Deep-rooted, firm and hard to shift: showing in this its singleness of purpose;
Its leaves of green and pure white blossoms delight the eye of the beholder,
And the thick branches and spines so sharp, and the fine round fruits,
Green ones with yellow intermingling to make a pattern of gleaming brightness,
Pure white beneath the rich-hued surface: a parable of virtuous living;
Its lusty growth to the gardener’s art respondent, producing beauty without blemish.

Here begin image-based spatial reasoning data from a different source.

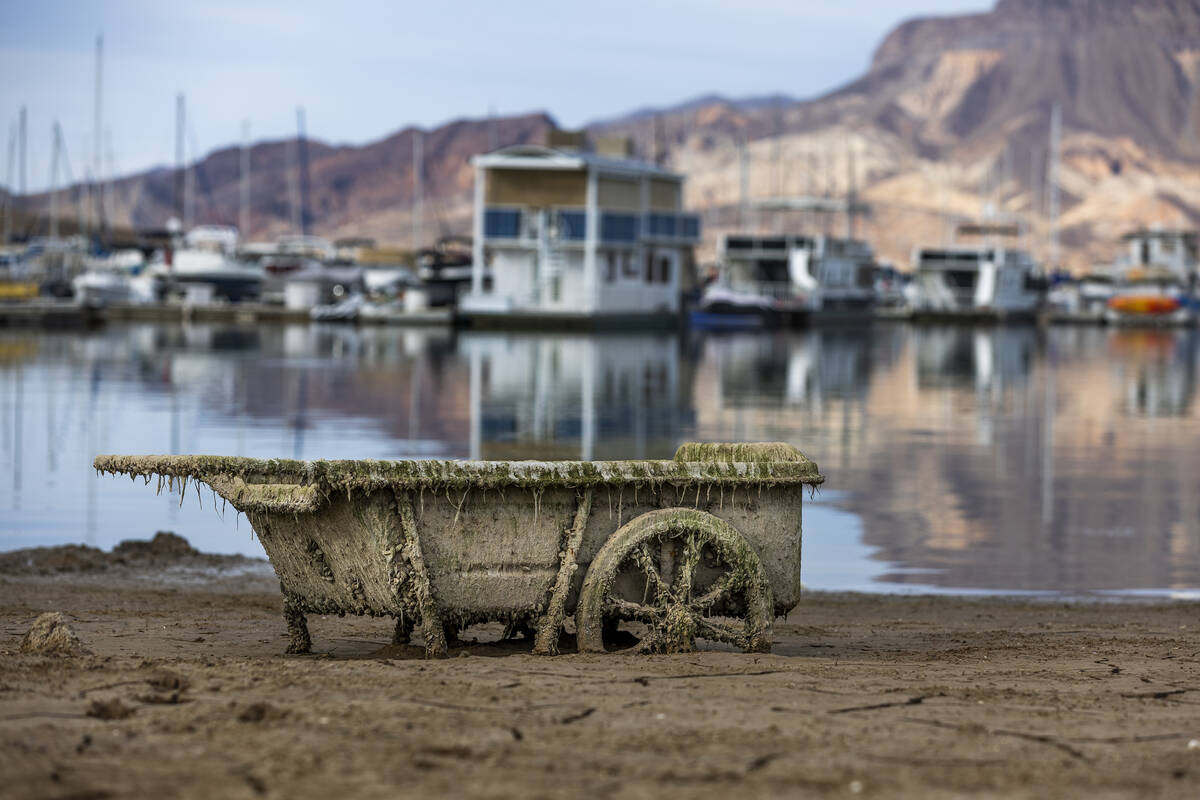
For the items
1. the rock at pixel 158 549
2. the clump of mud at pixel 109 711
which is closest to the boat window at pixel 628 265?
the rock at pixel 158 549

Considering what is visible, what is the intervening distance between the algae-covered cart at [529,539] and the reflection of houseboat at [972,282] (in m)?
111

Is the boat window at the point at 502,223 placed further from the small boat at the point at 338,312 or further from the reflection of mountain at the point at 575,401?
the reflection of mountain at the point at 575,401

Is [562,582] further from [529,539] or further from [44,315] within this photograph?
[44,315]

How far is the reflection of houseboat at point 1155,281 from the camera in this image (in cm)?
12206

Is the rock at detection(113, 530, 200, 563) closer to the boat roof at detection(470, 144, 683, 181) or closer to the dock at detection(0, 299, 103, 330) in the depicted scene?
the boat roof at detection(470, 144, 683, 181)

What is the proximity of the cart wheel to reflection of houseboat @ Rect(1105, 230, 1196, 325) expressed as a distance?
383ft

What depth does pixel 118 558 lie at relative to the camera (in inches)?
587

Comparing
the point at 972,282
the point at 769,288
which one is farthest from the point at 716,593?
the point at 972,282

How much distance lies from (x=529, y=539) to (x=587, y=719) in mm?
2355

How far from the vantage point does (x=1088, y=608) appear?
44.7 ft

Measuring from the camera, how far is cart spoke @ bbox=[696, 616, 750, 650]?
993 centimetres

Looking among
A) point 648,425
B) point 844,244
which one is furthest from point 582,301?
point 648,425

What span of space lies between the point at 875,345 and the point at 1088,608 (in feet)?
212

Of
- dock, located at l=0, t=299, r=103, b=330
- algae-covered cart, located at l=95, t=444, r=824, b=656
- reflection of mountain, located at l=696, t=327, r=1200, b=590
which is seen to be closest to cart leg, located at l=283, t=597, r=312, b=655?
algae-covered cart, located at l=95, t=444, r=824, b=656
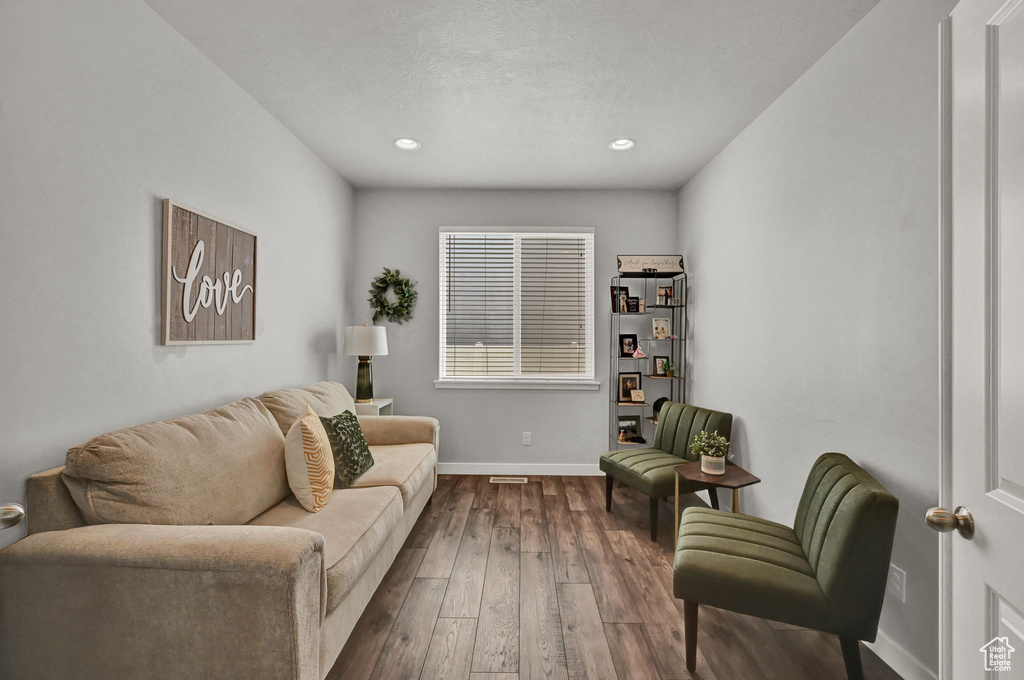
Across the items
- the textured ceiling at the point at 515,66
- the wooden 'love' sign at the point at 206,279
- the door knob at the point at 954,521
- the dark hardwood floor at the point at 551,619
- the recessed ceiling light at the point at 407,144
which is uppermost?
the recessed ceiling light at the point at 407,144

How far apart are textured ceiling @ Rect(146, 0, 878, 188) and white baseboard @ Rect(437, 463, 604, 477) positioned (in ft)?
8.40

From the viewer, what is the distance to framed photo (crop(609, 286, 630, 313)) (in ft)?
12.7

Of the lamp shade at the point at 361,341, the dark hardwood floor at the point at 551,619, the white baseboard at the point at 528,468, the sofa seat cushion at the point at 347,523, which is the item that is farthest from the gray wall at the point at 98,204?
the white baseboard at the point at 528,468

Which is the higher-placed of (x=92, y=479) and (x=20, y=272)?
(x=20, y=272)

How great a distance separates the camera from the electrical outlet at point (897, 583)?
177 centimetres

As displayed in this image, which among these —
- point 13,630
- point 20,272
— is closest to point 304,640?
point 13,630

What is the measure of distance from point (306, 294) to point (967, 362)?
3343 millimetres

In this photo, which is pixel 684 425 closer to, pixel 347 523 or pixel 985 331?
pixel 347 523

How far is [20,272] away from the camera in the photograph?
56.4 inches

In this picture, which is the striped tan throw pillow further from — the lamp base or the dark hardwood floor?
the lamp base

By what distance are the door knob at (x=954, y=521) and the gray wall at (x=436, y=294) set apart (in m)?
3.30

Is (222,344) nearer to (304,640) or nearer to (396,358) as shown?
(304,640)

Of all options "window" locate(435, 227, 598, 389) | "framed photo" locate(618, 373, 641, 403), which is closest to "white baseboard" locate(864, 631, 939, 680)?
"framed photo" locate(618, 373, 641, 403)

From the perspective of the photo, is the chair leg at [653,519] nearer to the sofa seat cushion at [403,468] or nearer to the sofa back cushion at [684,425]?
the sofa back cushion at [684,425]
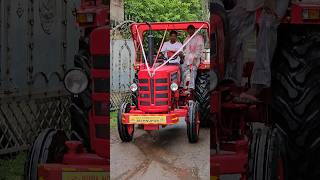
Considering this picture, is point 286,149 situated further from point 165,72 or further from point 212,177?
point 165,72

Oh, your young resolution has something different from the rest!
Alone and unmoving you stand: how can one not admire you?
Deep-rooted, hard to shift: truly you have no peer!
Alert to this world’s ways you hold your ground, unyielding against the vulgar tide.
You have sealed your heart; you guard yourself with care; have never fallen into error;
Holding a nature free from bias, impartial even as Heaven and Earth are.
I would fade as you fade with the passing years and ever be your friend.
Pure and apart and free from sin, and strong in the order of your ways:
Though young in years, fit to be a teacher of men;

In your acts like Bo Yi: I set you up as my model.

from David Hawkes, The Songs of the South, p.178-179

[Note: For more on Bo Yi 伯夷, see Sima Qian, ‘On Bo Yi’ in A New Sinology Reader.]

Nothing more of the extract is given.